There have been some bearish articles about Starbucks this week, after the company announced plans to close a total of 600 under-performing stores and lay off 12,000 workers (hopefully, the Starbucks I am sitting in now won't be one of the stores that gets closed). The company is certainly facing two negative macro trends: rising input costs (milk, coffee, etc.) due to the Ag boom, and the weakness of the U.S. consumer (due to what I call the four horsemen1 for short). Given those negative macro trends, I wouldn't buy SBUX here, trading at an enterprise value/estimated forward earnings multiple of nearly 18x.
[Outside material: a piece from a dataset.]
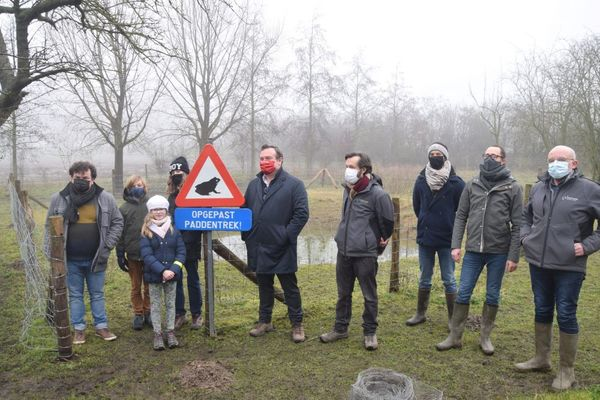 Les mares d'amphibiens d'Ypres prêtes pour la migration annuelle des crapauds - Amfibiënpoelen Ieper klaar voor jaarlijkse paddentrek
That said, Starbucks management does seem to be making some smart course corrections to its business. In addition to the recently announced cutbacks in their over-saturated U.S. market, an article in the WSJ earlier this week ("New Brew Attracts Customers, Flak") indicates that the new Pike Place Roast has been successful in increasing sales of drip coffee in Starbucks stores by (if memory serves -- I read this in the dead tree edition earlier in the week) 5%-15%. Most of that WSJ article is behind a subscription wall, unfortunately, but the bottom line of it was that -- despite vocal protests by fans of bold coffee -- sales are up with the new brew. So it looks like this was a smart move.
Perhaps Starbucks will be worth considering as a potential investment in a couple of years, if most of the negative macro trend of U.S. consumer weakness is behind us then, and the company is trading at a lower EV/forward earnings multiple. Maybe the stock will be a buy then, when it's trading in the single digits.
1High debt levels, lower access to credit, high energy prices, and the negative wealth effects due to the real estate bust and the struggling stock market.